→ **Your task**
Given the entries below, would you transcribe exactly the lines starting at the one with "Yogi Tea, Wellbeing yrtti- ja maustetee" and ending at the one with "Image 2 - Raspberry", both kept, pictures omitted, nothing extra?

→ **Task input**
__________________________________________________
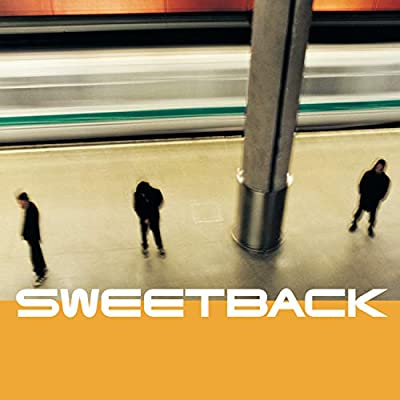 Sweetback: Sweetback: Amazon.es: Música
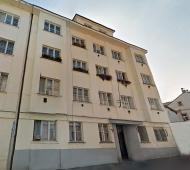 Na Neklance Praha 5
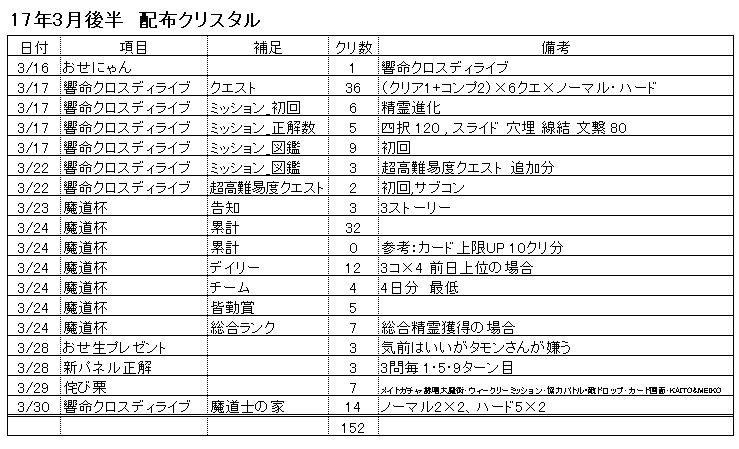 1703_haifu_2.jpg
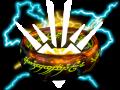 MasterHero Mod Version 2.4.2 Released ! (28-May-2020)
__________________________________________________
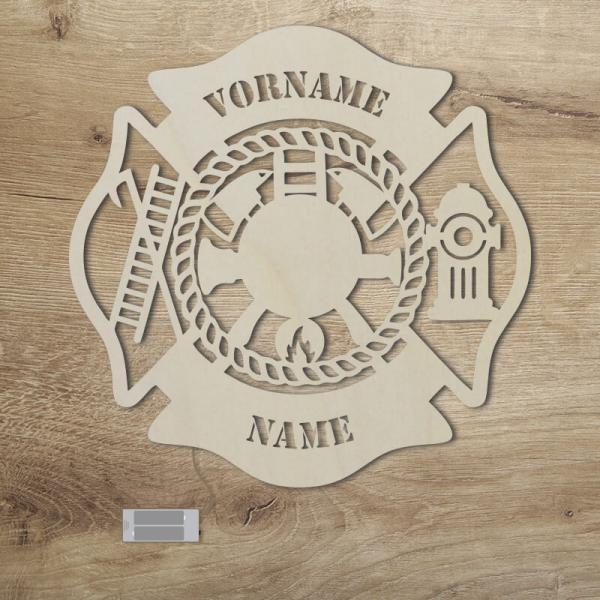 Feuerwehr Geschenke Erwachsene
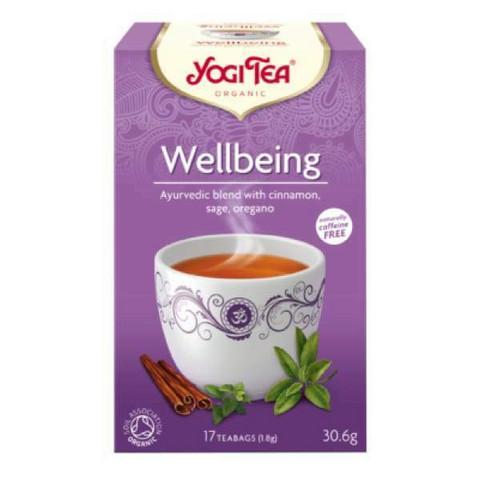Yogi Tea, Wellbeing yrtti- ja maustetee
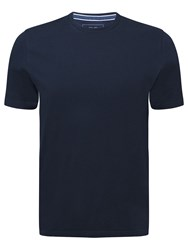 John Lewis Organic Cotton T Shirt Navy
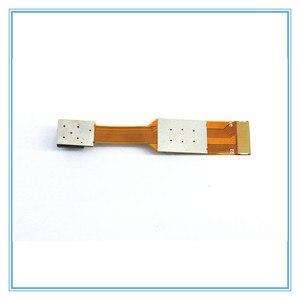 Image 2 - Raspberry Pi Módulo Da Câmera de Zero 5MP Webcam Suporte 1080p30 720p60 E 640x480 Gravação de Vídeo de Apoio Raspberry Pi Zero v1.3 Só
__________________________________________________
→ **Written answer**
Yogi Tea, Wellbeing yrtti- ja maustetee
 John Lewis Organic Cotton T Shirt Navy
 Image 2 - Raspberry Pi Módulo Da Câmera de Zero 5MP Webcam Suporte 1080p30 720p60 E 640x480 Gravação de Vídeo de Apoio Raspberry Pi Zero v1.3 Só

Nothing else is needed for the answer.